It should come in the rpm prebuilt, so shouldn’t be different…

So the most ‘make the problem go away’ solution would be to have xnba.pm only 
do this when needed.  Off hand I think this would be right (untested):
https://github.com/jjohnson42/xcat-core/commit/cd61fd9db468cd142537e5bd495b71310e6a6d07

If I were in the situation, I would probably satisfy curiosity by running 
wireshark to see if any packets are emitted with :80 and if so, what looks odd 
about them.

Of course, another thing I’d be tempted to do would be to try a newer ipxe 
build.  I happen to have one built to see if newer codebase would behave 
differently.  However last time I had checked it seemed to have compatibility 
issues with elilo.  Elilo is no longer required for CentOS7 and up (in 
conjunction with a modified xnba.pm I have), but CentOS6 kernels still need 
elilo.

So I suppose there are three options, depending on how little time you want to 
spend to make the problem go away or understand more.

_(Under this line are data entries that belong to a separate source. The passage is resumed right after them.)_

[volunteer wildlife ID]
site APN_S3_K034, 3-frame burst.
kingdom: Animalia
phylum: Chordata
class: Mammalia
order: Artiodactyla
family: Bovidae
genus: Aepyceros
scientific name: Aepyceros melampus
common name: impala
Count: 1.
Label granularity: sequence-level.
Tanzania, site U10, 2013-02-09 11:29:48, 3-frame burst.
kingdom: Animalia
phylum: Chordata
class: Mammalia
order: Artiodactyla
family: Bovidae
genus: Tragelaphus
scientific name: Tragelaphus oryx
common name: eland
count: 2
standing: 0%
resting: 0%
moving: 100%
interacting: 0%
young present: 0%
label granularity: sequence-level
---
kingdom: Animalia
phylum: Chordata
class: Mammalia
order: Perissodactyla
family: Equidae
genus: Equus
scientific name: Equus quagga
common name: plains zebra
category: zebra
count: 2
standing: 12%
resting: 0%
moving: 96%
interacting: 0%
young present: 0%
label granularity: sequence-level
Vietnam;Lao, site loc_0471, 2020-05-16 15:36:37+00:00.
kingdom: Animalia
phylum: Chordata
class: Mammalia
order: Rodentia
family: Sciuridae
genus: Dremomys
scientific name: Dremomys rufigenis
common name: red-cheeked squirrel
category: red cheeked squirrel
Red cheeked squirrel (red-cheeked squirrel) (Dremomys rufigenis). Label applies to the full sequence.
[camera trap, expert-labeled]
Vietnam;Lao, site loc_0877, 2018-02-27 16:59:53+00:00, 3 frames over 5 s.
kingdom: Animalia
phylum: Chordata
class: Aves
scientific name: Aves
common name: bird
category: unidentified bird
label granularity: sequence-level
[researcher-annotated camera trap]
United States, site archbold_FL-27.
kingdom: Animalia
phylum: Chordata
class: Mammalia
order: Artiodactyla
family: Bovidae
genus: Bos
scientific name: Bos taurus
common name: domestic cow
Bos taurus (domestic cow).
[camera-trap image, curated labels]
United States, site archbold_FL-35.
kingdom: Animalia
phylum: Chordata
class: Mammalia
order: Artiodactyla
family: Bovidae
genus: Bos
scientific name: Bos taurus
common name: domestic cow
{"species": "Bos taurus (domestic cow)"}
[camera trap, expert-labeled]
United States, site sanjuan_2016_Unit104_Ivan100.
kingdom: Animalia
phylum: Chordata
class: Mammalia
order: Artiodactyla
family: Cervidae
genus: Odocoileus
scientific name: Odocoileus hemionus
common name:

From: Carl <mutantll...@gmail.com>
Sent: Thursday, July 18, 2019 8:53 AM
To: xCAT Users Mailing list <xcat-user@lists.sourceforge.net>
Subject: Re: [xcat-user] [External] Re: Unable to pxe boot node after mainboard 
replacement

Thanks Jarrod,

Yes it is a little strange.

I'm not seeing anything on the http server logs when the dhcp lease has :80 in 
the entry.

I don't fully understand how xnba is built, could it be bringing in something 
from the management node (CentOS 6.5) that might be part of the issue?

Cheers,

Carl.

On Thu, 18 Jul. 2019, 22:35 Jarrod Johnson, 
<jjohns...@lenovo.com<mailto:jjohns...@lenovo.com>> wrote:
The change is from:
commit 1889ec879d2ba721869217ad2e4f03d47b7fba40
Author: yangsbj <yang...@cn.ibm.com<mailto:yang...@cn.ibm.com>>
Date:   Thu Nov 1 23:29:01 2018 -0400

    support site.httpport in nodeset and mknb


Prior to that change, non-80 ports did not work.

What is unusual is that 80 should be the normal port and the url parsing should 
be xNBA and not UEFI specific, so I’m uncertain why :80 would cause a problem 
in your environment.

Nodes that have not been ‘nodeset’ since your upgrade would not have the :80….

A reasonable mitigation in the code would be to skip the port designation if it 
is default, though it is still fairly odd that this would do anything different…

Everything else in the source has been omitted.